Heart. Energy. Big downfield throws and some final drive magic from Eli Manning. Odell Beckham Jr. finally getting into the end zone. Saquon Barkley scoring twice. Fighting back from a 27-16 fourth-quarter deficit. Eclipsing the 30-point mark for the first time in 38 games.
What is it about the Giants and the bad karma of 60+ yard game-ending field goals? In Week 3 of 2017, Jake Elliott of the Philadelphia Eagles beat the Giants with a 61-yarder as time expired. Sunday, Graham Gano drove a dagger into their season with a 63-yarder as time expired that sent the 1-4 Giants to a 33-31 defeat.
An angry, raw day for the Giants
Beckham’s comments to ESPN reporter Josina Anderson, aired to a national TV audience and made with rapper L’il Wayne along for the ride, cut the Giants open. The remarks first surfaced on Friday, and they caused coach Pat Shurmur to make Beckham apologize to the team.
Shurmur had to be wounded by Beckham’s decision to air his gripes the way he did. The coach has invested tons of time and effort into building a relationship with Beckham, something neither Tom Coughlin nor Ben McAdoo were able to do. Until Friday, all signs were that it had worked. Shurmur had every right to be “livid” with Beckham, as a FOX Sports report indicated was the case.
The bleeding hadn’t stopped after the game, something made obvious by the challenging, emotional tone of his post-game remarks.
The way the game unfolded didn’t stanch the wound. It pretty much just ripped it open wider, or opened up a whole bunch of new wounds.
The phantom unnecessary roughness call on Landon Collins was perhaps the game-changing play. Instead of a Carolina punt, the Panthers were gifted a first down at the Giants’ 44-yard line and turned it into a touchdown that gave them a 26-17 lead with less that 12 minutes to play.
Shurmur said he saw Collins “making a play on the ball with no attempt, no attempt to target the receiver.” Several Giants players will be sure to see the NFL lighten their wallets this week after their angry reactions, especially Damon Harrison, who said the Giants had the win “stolen” from them.
The questionable giving of a first down to Carolina running back Christian McCaffrey on a third-and-1 at the Giants’ 46-yard line, and the replay booth’s failure to stop the action and review it, was another wound-inducing officiating blunder.
That didn’t end up changing the distance of the kick, but the Panthers — out of timeouts — were gifted a first down with 12 seconds left and could then control the clock rather than having to rush Gano onto the field for a harried kick in the waning seconds likely made a huge difference.

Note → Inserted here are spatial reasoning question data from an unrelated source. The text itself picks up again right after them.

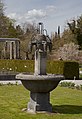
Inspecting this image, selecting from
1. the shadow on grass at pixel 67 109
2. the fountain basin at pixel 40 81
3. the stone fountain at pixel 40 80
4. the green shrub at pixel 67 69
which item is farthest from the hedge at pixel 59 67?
the fountain basin at pixel 40 81

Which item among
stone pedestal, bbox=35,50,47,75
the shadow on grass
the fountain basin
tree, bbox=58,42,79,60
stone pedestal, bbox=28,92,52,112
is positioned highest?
stone pedestal, bbox=35,50,47,75

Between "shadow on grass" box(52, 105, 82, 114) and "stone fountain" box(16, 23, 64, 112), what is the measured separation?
14.5 inches

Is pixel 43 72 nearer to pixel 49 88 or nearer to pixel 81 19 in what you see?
pixel 49 88

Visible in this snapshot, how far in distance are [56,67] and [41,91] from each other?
1859 centimetres

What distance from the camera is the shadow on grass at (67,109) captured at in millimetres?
9609

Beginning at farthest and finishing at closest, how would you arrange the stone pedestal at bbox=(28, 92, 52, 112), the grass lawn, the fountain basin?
the stone pedestal at bbox=(28, 92, 52, 112) < the fountain basin < the grass lawn

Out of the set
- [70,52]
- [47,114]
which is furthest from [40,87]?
[70,52]

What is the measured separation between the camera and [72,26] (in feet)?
189

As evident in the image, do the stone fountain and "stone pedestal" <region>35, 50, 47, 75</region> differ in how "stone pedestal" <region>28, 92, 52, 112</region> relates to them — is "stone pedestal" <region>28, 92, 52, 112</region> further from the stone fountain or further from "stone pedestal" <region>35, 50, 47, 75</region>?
"stone pedestal" <region>35, 50, 47, 75</region>

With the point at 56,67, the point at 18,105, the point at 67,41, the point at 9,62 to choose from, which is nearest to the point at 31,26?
the point at 67,41

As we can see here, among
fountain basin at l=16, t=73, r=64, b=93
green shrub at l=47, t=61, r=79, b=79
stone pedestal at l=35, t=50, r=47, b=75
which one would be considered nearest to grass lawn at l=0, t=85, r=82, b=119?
fountain basin at l=16, t=73, r=64, b=93

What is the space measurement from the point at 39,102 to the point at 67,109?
1010mm

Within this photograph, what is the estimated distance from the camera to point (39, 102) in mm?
9617

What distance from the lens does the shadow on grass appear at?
378 inches
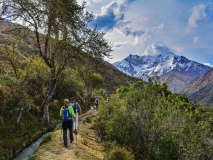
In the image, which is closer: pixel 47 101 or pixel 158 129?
pixel 158 129

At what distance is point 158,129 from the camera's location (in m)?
22.2

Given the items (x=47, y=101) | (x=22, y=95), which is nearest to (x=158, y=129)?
(x=22, y=95)

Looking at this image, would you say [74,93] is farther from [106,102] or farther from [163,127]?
[163,127]

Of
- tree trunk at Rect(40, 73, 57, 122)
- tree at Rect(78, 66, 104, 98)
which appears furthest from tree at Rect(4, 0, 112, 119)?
tree at Rect(78, 66, 104, 98)

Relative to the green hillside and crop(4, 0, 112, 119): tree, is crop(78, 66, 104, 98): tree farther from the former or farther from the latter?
crop(4, 0, 112, 119): tree

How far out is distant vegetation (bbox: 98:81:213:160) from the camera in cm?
1899

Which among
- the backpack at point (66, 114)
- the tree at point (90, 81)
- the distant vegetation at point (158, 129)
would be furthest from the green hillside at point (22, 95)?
the tree at point (90, 81)

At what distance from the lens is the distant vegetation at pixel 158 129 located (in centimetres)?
1899

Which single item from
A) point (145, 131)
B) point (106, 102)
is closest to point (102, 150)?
point (145, 131)

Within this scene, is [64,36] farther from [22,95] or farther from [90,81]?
[90,81]

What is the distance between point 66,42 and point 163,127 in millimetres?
13838

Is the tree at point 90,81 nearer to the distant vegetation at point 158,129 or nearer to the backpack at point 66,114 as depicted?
the distant vegetation at point 158,129

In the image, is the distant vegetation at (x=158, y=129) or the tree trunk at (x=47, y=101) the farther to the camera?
the tree trunk at (x=47, y=101)

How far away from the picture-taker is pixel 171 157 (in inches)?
836
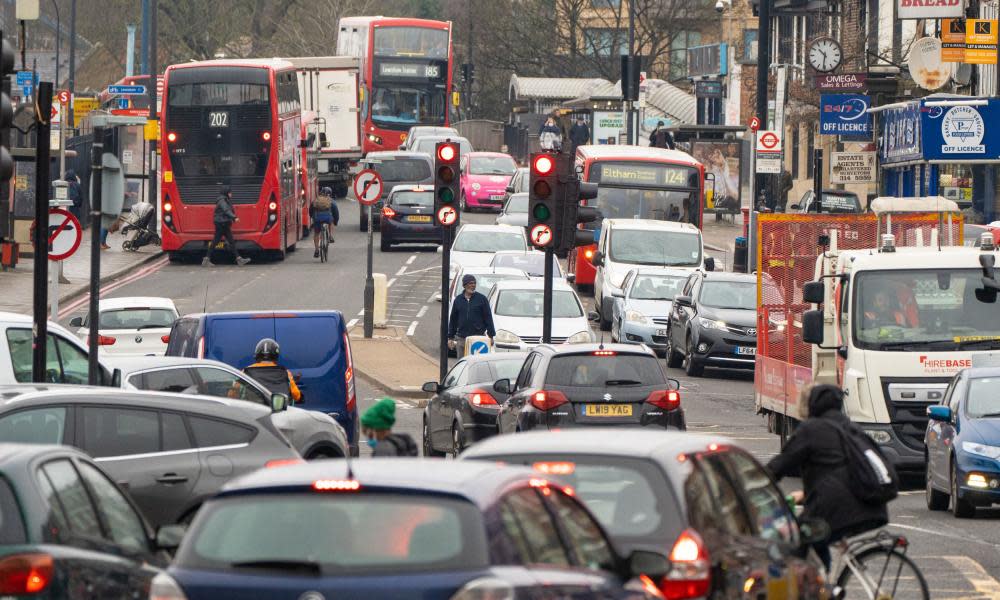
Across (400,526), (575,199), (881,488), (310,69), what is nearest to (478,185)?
(310,69)

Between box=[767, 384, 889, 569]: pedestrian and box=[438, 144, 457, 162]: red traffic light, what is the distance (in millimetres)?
12942

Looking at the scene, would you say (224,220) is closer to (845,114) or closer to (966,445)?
(845,114)

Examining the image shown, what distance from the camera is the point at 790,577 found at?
9.56 meters

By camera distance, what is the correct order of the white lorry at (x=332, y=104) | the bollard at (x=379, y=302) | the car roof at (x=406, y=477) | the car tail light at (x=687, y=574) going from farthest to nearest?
the white lorry at (x=332, y=104) < the bollard at (x=379, y=302) < the car tail light at (x=687, y=574) < the car roof at (x=406, y=477)

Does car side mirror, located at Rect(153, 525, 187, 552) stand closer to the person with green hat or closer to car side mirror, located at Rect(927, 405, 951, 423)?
the person with green hat

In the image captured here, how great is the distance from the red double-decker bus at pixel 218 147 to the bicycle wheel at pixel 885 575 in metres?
33.8

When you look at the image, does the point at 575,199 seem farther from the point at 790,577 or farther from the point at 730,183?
the point at 730,183

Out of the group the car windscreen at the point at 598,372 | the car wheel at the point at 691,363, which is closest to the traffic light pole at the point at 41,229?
the car windscreen at the point at 598,372

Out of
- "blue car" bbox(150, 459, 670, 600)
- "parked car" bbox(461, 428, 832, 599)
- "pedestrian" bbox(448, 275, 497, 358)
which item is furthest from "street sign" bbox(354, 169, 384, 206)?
"blue car" bbox(150, 459, 670, 600)

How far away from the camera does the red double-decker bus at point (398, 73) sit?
64.1 m

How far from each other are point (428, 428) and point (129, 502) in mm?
12627

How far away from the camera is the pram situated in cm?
4800

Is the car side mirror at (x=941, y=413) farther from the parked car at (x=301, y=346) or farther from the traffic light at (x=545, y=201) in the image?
the traffic light at (x=545, y=201)

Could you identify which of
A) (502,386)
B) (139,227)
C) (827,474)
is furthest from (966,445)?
(139,227)
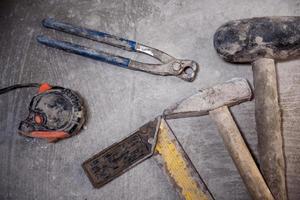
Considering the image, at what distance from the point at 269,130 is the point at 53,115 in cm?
86

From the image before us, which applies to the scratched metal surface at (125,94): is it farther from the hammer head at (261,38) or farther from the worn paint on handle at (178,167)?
the hammer head at (261,38)

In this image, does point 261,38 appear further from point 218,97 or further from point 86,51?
point 86,51

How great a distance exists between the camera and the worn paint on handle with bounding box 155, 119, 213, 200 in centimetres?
128

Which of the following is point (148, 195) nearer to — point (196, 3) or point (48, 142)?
point (48, 142)

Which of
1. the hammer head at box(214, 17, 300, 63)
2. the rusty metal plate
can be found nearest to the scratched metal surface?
the rusty metal plate

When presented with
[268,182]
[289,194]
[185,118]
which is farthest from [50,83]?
[289,194]

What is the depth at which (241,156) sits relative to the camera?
1199 millimetres

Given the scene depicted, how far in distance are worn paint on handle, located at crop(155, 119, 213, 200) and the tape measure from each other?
14.5 inches

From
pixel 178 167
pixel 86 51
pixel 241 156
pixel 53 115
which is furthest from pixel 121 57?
pixel 241 156

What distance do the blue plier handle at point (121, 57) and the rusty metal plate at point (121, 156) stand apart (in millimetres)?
222

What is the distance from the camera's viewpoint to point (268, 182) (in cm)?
118

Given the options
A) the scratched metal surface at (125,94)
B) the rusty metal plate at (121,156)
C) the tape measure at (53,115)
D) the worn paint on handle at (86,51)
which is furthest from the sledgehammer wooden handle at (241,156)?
the tape measure at (53,115)

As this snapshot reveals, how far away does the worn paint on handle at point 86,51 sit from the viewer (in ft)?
4.65

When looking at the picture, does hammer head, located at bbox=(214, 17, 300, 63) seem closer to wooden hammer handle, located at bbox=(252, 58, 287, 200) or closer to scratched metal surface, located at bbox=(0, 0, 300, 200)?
wooden hammer handle, located at bbox=(252, 58, 287, 200)
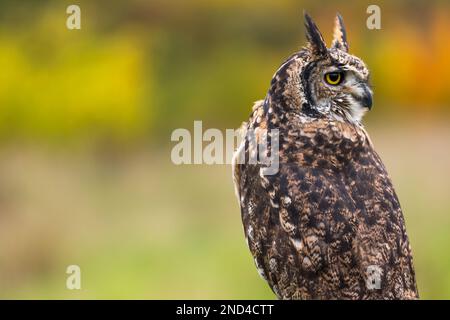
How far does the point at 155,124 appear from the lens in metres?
10.0

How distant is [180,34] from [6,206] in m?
3.23

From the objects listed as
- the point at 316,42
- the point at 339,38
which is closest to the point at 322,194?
the point at 316,42

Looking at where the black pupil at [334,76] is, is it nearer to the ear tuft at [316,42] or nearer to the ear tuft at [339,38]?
the ear tuft at [316,42]

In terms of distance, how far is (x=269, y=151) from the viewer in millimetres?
3426

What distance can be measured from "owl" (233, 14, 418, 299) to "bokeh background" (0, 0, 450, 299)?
3468 millimetres

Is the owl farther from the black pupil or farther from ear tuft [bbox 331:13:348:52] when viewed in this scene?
ear tuft [bbox 331:13:348:52]

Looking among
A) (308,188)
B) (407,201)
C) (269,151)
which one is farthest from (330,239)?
(407,201)

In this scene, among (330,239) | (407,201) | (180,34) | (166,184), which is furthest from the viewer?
(180,34)

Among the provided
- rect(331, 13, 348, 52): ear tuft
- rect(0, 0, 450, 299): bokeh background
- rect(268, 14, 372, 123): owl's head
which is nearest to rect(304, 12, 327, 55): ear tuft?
rect(268, 14, 372, 123): owl's head

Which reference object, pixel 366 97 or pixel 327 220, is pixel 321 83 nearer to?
pixel 366 97

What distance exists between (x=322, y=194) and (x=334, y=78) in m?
0.45

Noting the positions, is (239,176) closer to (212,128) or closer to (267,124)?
(267,124)

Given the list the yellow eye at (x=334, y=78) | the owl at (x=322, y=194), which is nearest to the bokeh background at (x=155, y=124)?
the owl at (x=322, y=194)

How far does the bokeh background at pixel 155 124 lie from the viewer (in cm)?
776
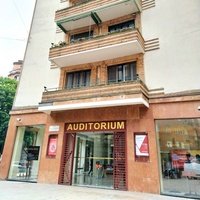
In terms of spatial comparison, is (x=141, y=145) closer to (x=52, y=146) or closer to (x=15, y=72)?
(x=52, y=146)

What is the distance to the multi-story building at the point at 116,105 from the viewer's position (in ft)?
25.0

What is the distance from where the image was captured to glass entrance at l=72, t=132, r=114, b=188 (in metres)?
8.60

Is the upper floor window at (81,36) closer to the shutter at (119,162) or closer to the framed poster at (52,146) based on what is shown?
the framed poster at (52,146)

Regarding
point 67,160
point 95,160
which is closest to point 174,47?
point 95,160

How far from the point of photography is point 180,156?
753 cm

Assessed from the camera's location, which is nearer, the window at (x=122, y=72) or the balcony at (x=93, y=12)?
the window at (x=122, y=72)

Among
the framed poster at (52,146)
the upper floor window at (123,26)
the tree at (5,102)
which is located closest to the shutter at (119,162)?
the framed poster at (52,146)

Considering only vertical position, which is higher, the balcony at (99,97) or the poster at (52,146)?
the balcony at (99,97)

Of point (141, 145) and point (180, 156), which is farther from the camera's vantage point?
point (141, 145)

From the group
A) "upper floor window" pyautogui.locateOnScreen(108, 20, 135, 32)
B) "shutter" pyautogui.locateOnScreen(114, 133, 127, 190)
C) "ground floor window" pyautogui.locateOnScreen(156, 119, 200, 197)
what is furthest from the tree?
"ground floor window" pyautogui.locateOnScreen(156, 119, 200, 197)

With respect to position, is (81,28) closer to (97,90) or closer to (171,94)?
(97,90)

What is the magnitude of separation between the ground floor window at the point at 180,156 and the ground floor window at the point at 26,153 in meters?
6.20

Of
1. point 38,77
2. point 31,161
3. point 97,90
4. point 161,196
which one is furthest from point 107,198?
point 38,77

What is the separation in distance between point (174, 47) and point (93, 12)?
4.72 metres
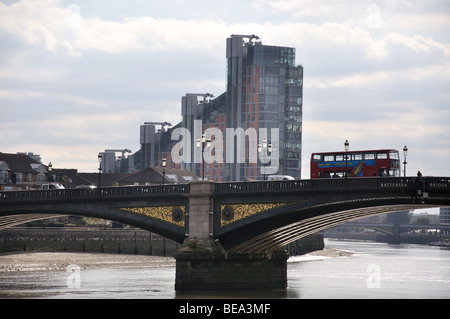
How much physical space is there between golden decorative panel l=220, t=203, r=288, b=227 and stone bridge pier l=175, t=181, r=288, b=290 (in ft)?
3.08

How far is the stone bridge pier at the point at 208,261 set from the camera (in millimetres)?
73562

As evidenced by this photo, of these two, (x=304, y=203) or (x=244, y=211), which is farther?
(x=244, y=211)

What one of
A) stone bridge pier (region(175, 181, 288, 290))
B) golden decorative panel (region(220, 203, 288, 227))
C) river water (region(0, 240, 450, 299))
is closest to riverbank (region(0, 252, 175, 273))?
river water (region(0, 240, 450, 299))

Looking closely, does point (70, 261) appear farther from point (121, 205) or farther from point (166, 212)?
point (166, 212)

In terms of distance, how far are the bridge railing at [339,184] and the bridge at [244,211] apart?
0.07 m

The gut punch of watching Gano’s kick, which tied the NFL record for the longest game-winning kick ever, sail through the uprights, was just final cruel knife twist for the Giants.
But, was it a mortal blow?
The Giants are 1-4. They have to regroup quickly and get ready for a Thursday Night Football game against the Super Bowl champion Philadelphia Eagles at MetLife Stadium.
When the Giants took a similar gut punch last season, losing to the Eagles on a 61-yard game-ending field goal by Jake Elliott after staging a furious fourth-quarter rally, you could tell from the blank faces and the beaten voices in the post-game locker room that the season was over.
There was no anger. There was just shock. And resignation.
After that, the season — as all Giants fans know — went all the way off the rails.
Will that happen this time?
I don’t think so. The Giants are angry now. Not shocked and resigned.
They hurt themselves in a lot of ways on Sunday. Beckham wounded them with his words. Manning threw two interceptions before rediscovering the late-game magic that once was routine, throwing two touchdown passes in the final 8:53 and giving the Giants a chance to win. Beckham messed up a punt that cost the Giants a touchdown and he dropped a fourth-and-3 pass that cost them an early scoring opportunity. Saquon Barkley had runs of 30 and 20 yards, yet somehow managed only 48 total rushing yards on 15 carries. The pass rush was mostly non-existent. The tackling was often shoddy.
A lot of good things happened, though. The best thing was that the Giants, as Shurmur said, “played hard” and “played tough.”
They kept going. Despite falling behind 17-3. Despite the special teams’ mistakes. Despite the two second-half interceptions. Despite losing a fumble recovery because Curtis Riley was out of bounds. Despite their own all-too-apparent shortcomings. Despite the poor work by the officials.
The Giants made plays. They dug deep into the playbook for a home run pass from Beckham to Barkley. Despite the awful run-blocking they gave the ball to Barkley often enough for him to create a couple of spectacular runs. They attacked down the field on offense. They kept working on defense, kept trying to hold Carolina at bay. They didn’t pack it in when it was 26-17 and the game looked lost.
I have no idea what the rest of the season will be like for the Giants. Maybe they are on their way to another 3-13 season. Maybe they can use their anger, whether it’s at Beckham, the officials, the football Gods who control 60-yard field goals, the media, the schedule-makers for making them play the Eagles on short rest, as a springboard to better results over the final 11 games.
I do know, however, that I like these angry 2018 Giants have a better chance of getting things right before the season ends the 2017 version of the Giants ever had.